Twin Parents

There are two different kinds of twin parents. You may think that I am referring to natural vs. IVF, or same gender vs. mixed, or even c-section vs. vaginal birth but it is much simpler than that. I am talking about those who dress their kids alike vs. those who do not. Yes, I said it, the elephant in the room that no one wants to talk about in front of us but is more than happy to address behind our backs. To be honest, I have been party to a few more of these conversations then I would have liked to have been because being the “twin mom” the singleton parents always have me weigh in.
Now, to be fair I have to disclose a few things. First, growing up I always wanted a twin or at least a sister closer to my own age (my sisters are 6 and 8 years older than me) so I would try to get my friends and cousins to dress like me and say we were twins. Second, I grew up as the baby of 3 girls and was always being compared to my sisters and was always trying to set myself apart from them. Thirdly, in my 3 years as a twin mommy my girls have had matching clothes, coordinating clothes, and non matching and non coordinating clothes.
So, now that my little discloser is done let me ask you something, do you stand at preschool drop off/pick-up discussing the clothing practices of the singleton kids’ parents? Do you question a singleton parent’s theory of dressing their child in 100% hand-me-downs from an older sibling because they will not create their own identity? I am guessing many of you responded no to each of those questions. You might be thinking “who would say that?” Well, more than likely you have about a twin parent.
Why is it that on holidays and special events it is alright to dress your children of varying ages in matching gear but no ok for someone to do it on a regular basis? Seems a little odd don’t you think?
Now, those who know me know that my girls match once in a blue moon and 9 times out of 10 are not coordinating either. Why? Because that is what I like. I want them to be their own people and give others a fighting chance to telling them apart. Guess what, twin parents who match their kids want them to be their own people too. In the end, maybe these parents are just better at understanding that the clothes don’t make the person then the rest of us are!

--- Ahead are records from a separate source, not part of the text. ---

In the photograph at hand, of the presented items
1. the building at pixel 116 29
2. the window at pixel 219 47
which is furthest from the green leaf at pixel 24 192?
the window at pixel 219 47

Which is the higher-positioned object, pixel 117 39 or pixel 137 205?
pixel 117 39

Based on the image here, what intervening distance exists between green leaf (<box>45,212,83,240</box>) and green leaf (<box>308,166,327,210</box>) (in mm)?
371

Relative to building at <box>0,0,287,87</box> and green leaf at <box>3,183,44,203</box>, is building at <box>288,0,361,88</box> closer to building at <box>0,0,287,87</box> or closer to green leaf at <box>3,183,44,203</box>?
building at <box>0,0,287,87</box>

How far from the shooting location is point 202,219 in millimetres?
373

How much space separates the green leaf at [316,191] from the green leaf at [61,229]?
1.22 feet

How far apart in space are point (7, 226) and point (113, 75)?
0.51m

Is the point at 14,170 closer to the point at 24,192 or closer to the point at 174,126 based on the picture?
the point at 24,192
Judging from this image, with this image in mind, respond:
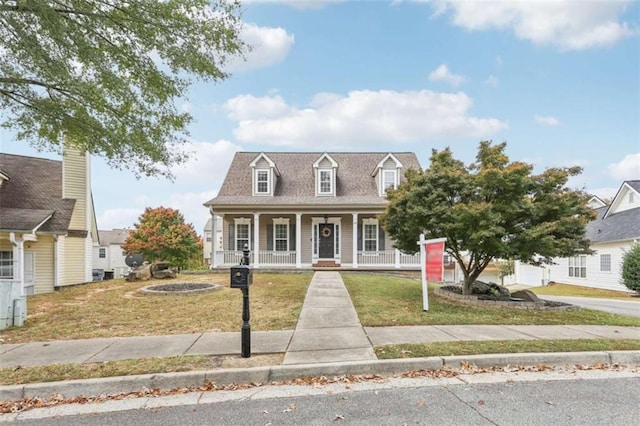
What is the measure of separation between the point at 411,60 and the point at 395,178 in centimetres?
665

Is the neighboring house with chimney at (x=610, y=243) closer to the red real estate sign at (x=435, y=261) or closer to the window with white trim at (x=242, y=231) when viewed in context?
the red real estate sign at (x=435, y=261)

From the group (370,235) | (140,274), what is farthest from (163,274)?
(370,235)

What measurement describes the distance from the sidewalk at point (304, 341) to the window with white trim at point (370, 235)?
11959mm

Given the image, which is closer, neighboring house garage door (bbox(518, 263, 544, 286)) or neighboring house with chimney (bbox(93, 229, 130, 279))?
neighboring house garage door (bbox(518, 263, 544, 286))

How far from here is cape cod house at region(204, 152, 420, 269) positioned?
704 inches

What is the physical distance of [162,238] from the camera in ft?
95.2

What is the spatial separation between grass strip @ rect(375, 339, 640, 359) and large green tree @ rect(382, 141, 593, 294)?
9.89 ft

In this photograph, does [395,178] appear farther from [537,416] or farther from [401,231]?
[537,416]

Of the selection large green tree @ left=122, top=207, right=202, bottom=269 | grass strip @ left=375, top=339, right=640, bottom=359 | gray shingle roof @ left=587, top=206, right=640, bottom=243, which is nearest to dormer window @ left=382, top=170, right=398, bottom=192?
gray shingle roof @ left=587, top=206, right=640, bottom=243

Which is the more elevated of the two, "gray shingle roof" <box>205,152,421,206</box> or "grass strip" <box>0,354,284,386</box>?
"gray shingle roof" <box>205,152,421,206</box>

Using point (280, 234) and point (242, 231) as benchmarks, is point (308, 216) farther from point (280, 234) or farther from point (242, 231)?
point (242, 231)

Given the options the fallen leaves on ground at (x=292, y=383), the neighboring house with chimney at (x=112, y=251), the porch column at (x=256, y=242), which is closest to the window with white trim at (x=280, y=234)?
the porch column at (x=256, y=242)

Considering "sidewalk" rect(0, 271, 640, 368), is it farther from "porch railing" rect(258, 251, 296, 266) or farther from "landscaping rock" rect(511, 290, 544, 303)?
"porch railing" rect(258, 251, 296, 266)

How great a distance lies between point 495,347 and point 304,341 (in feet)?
9.39
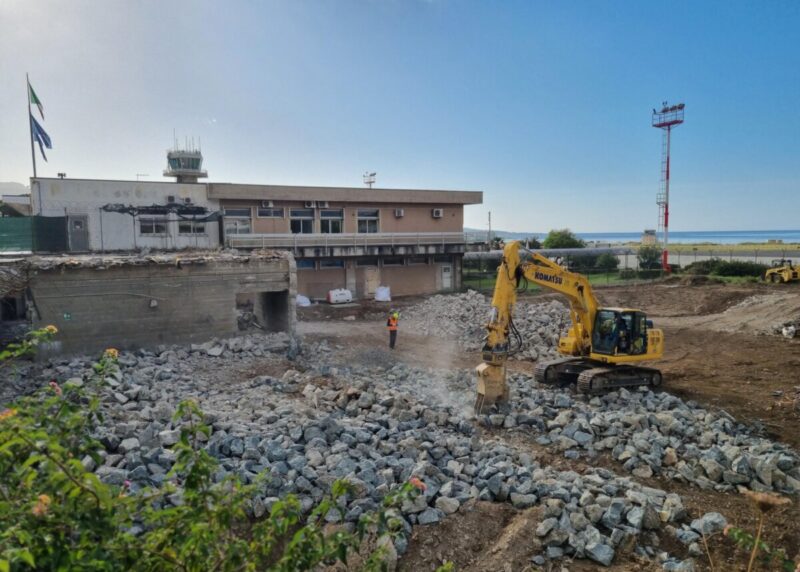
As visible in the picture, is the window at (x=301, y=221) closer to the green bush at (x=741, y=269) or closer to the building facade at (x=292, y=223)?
the building facade at (x=292, y=223)

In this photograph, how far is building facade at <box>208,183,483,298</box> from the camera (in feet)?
101

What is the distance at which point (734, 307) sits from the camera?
101 ft

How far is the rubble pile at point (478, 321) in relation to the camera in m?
22.6

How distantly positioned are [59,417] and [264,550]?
1.46m

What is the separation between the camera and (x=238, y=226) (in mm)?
31047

To be fair, matching you kids does make telling them apart tricky for outsiders like teachers and friends. I know my girls’ pre-school teacher appreciates that when I sign them in each day that I right down who has on what to help her out. I figure she has 13 other kids to worry about as well and any help with my two knuckle heads couldn’t be bad. On this point though lets also be honest that those who want to figure out how to tell your kids apart will try and put forth the best effort regardless of if they match or not.

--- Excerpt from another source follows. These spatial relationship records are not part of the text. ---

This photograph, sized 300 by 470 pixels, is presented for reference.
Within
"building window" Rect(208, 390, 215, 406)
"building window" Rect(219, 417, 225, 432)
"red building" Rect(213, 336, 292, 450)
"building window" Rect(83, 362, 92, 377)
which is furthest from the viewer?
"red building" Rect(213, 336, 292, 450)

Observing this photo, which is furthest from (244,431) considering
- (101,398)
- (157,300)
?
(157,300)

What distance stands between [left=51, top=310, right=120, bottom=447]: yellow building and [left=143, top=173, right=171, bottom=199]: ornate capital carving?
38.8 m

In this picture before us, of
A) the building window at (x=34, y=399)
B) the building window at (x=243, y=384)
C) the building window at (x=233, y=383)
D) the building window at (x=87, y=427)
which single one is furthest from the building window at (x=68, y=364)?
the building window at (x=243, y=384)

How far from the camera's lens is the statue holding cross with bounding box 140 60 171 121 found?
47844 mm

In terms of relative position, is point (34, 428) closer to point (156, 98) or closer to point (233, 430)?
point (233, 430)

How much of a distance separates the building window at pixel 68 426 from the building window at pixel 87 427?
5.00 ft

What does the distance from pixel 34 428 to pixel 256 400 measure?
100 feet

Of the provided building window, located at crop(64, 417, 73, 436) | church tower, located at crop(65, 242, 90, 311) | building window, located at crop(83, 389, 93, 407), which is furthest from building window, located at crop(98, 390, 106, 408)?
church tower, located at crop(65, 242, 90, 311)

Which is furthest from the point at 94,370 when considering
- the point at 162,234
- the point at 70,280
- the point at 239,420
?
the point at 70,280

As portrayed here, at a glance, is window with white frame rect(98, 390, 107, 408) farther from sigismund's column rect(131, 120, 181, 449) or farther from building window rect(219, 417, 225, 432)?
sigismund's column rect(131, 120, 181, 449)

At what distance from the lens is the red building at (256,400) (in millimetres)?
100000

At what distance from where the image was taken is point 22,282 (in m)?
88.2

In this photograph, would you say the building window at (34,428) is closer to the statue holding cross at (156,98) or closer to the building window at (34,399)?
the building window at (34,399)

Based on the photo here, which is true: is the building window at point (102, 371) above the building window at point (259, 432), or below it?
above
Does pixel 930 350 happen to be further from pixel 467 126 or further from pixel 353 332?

So, I am not saying one way is right or better. How anyone dresses their child is a personal choice. So, the next time you think you are looking into the psyche of a twin parent by what clothes they put on their kids take a moment to step back and think about how you would feel if the pick-up line was talking about what you put your kid in each day.
Leave the twin moms alone. We went through hard pregnancies, double middle of the night feedings, heck double all the hard parenting moments so let us dress our kids however we want!